2.8 De afloop van het geding bij de sector bestuursrecht en eventueel daarop volgend bij de Centrale Raad van Beroep is thans niet bekend. Mocht deze voor [appellant] gunstig zijn geweest, dan zal hij over de periode 15 april 2005 tot 20 november 2005 alsnog een WWB-uitkering ontvangen hebben en in zoverre geen schade hebben geleden. Mocht zijn beroep telkens ongegrond zijn verklaard, dan staat daarmee vast dat ook de formele rechtskracht van de het besluit op de aanvraag van 15 april 2005 onaangetast is gebleven.
2.9 Ook grief I treft daarom geen doel.
2.10 Grief III luidt: "Ten onrechte heeft de rechtbank overwogen dat appellant niet heeft gesteld dat het zoekraken van de verblijfsvergunning, tot schade heeft geleid.".
Met de Staat neemt het hof aan dat deze grief rechtsoverweging 4.3. aanvalt, waarin de rechtbank het volgende heeft overwogen: "[appellant] stelt uitsluitend schade te hebben geleden als gevolg van de afwijzing van zijn aanvragen om een bijstandsuitkering. Hij stelt niet dat het onrechtmatig handelen, zijnde het zoekraken van de aanvraag tot verlening van een verblijfsvergunning, los van de bijstandbesluiten tot (andere) schade heeft geleid.".

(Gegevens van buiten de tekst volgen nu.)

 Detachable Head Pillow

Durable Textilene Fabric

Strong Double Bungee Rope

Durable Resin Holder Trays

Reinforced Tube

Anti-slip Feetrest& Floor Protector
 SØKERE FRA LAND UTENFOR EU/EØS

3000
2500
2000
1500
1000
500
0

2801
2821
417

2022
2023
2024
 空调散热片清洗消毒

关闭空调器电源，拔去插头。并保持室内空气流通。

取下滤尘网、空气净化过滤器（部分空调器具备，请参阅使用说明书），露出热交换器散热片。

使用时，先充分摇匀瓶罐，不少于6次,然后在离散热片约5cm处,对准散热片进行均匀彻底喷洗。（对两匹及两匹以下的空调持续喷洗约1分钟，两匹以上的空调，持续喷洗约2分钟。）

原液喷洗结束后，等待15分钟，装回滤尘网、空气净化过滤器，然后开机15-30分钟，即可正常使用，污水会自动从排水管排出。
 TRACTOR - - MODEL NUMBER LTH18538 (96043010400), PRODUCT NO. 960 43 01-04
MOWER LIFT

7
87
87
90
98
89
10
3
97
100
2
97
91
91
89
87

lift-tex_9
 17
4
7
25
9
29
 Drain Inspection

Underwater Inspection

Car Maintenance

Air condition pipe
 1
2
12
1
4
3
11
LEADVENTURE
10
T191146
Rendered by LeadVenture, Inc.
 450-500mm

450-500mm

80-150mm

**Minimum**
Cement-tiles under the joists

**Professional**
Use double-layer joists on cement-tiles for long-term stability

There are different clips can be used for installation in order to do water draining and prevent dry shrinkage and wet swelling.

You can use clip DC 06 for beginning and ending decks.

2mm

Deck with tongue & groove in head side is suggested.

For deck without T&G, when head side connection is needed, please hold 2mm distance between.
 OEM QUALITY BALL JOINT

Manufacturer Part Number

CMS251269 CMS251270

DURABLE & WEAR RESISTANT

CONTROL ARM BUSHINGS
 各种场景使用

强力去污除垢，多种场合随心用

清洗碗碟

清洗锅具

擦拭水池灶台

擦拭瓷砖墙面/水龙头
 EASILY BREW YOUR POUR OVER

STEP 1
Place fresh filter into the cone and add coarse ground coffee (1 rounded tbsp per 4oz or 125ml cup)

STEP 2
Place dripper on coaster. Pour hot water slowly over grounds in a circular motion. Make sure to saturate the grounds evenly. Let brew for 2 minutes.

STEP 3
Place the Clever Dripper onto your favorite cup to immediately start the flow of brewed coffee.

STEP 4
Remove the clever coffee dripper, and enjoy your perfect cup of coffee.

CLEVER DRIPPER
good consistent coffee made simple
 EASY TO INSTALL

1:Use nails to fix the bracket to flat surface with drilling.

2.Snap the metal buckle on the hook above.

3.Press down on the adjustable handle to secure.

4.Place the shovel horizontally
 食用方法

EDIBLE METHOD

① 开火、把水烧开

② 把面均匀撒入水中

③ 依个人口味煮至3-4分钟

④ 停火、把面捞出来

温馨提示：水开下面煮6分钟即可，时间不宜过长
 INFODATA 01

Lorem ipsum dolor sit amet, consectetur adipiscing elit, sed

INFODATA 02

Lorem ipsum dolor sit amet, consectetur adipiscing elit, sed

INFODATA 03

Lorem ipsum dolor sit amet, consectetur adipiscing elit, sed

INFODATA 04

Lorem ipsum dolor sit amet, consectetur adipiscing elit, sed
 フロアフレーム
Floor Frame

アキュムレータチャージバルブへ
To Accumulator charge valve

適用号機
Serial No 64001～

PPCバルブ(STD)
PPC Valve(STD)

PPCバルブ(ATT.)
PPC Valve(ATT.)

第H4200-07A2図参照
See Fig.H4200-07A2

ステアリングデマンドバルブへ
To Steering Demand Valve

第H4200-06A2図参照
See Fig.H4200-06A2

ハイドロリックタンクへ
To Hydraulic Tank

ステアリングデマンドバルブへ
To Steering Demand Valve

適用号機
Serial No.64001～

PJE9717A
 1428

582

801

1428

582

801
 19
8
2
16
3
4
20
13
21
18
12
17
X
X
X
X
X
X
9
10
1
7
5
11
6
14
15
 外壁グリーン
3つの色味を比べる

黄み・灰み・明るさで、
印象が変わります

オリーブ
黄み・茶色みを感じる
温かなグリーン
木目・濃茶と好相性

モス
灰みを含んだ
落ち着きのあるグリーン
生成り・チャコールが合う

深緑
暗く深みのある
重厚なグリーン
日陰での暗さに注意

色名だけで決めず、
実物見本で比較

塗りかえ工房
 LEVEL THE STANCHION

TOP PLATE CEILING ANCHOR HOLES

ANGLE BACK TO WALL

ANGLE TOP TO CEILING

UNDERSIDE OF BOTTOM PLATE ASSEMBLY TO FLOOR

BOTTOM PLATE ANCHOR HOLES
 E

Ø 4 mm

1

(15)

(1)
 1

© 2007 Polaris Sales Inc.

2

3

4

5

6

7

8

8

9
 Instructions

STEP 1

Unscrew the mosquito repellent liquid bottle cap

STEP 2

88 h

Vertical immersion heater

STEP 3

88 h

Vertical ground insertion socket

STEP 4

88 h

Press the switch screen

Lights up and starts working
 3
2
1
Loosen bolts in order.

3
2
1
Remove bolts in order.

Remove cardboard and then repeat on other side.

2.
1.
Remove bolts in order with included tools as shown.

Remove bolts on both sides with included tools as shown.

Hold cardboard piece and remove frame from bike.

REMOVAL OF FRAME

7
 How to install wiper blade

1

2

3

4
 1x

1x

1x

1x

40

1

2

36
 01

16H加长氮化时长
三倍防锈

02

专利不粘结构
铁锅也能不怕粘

2.11 Ook deze grief kan niet tot vernietiging van het beroepen vonnis leiden, en wel omdat de aangevallen overweging juist is. [appellant] heeft als schade slechts de bijstandsuitkeringen (met rente) genoemd en zijn schade gespecificeerd met periodieke bedragen van een bijstandsuitkering.
2.12 Grief IV heeft naast de grieven I, II en III geen zelfstandige betekenis en kan daarom verder buiten behandeling blijven.
3 Deze overwegingen voeren het hof tot de conclusie dat het beroepen vonnis bekrachtigd moet worden. Bij deze uitkomst past dat [appellant] wordt veroordeeld in de kosten van het hoger beroep aan de zijde van de Staat.
* bekrachtigt het bestreden vonnis;
* veroordeelt [appellant] in de kosten van de procedure in hoger beroep, tot op heden aan de zijde van de Staat bepaald op € 303,- voor griffierecht en op
€ 894,- voor salaris advocaat
* verklaart deze veroordeling uitvoerbaar bij voorraad.
Dit arrest is gewezen door mrs. A.V. van den Berg, G. Dulek-Schermers en J.C.N.B. Kaal en is uitgesproken ter openbare terechtzitting van 7 september 2010 in aanwezigheid van de griffier.